Artist Gordon Parks (American, 1912–2006)
Title Flooded under pass near Springfield, Mass.: Springfield, Mass., Gilbert & Barker
Date February 1945
Medium Gelatin silver print
Dimensions Image: 7 9/16 × 7 1/2 in. (19.2 × 19.1 cm)
Credit Line Henry Holmes Smith Archive, Eskenazi Museum of Art, Indiana University
Accession Number 79.200.XX.6.2
About this Work
Gordon Parks was a modern Renaissance man, recognized not only as a groundbreaking photojournalist, but also as a noted writer, filmmaker, and composer. In 1941, he was the first photographer to be named a Julius Rosenwald Foundation Fellow; in 1942 he became the first African American hired by Roy Stryker for the Farm Security Administration; and in 1943 he followed Stryker to the Office of War Information (OWI) and subsequently to the Standard Oil Photography Project in New Jersey. In 1952 twenty-eight vintage prints from the latter project were given by Stryker to Indiana University (Eskenazi Museum of Art 200.XX.6.1-.28). While Parks’s photo-documentary style during this period was influenced by other FSA photographers, including Dorothea Lange and Walker Evans, his status as a minority gave him a unique perspective, particularly on the lives of African Americans.

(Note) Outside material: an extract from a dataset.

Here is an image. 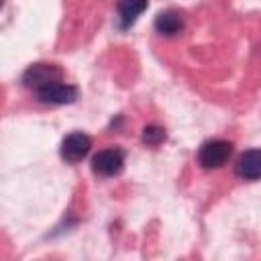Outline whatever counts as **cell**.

His biggest impact, though, came not in his early photo-documentary projects, but his work as a magazine photographer. Parks was hired by Life magazine in 1948 as their first African American photographer. During his tenure with the magazine, he published the story of the Fontenelle family and similarly moving photo-essays—on an impoverished Brazilian boy named Flavio Da Silva and a young Harlem gang member named Leonard “Red” Jackson. For Parks the camera was more than simply a tool for recording society, it became a "weapon against poverty, racism, and discrimination."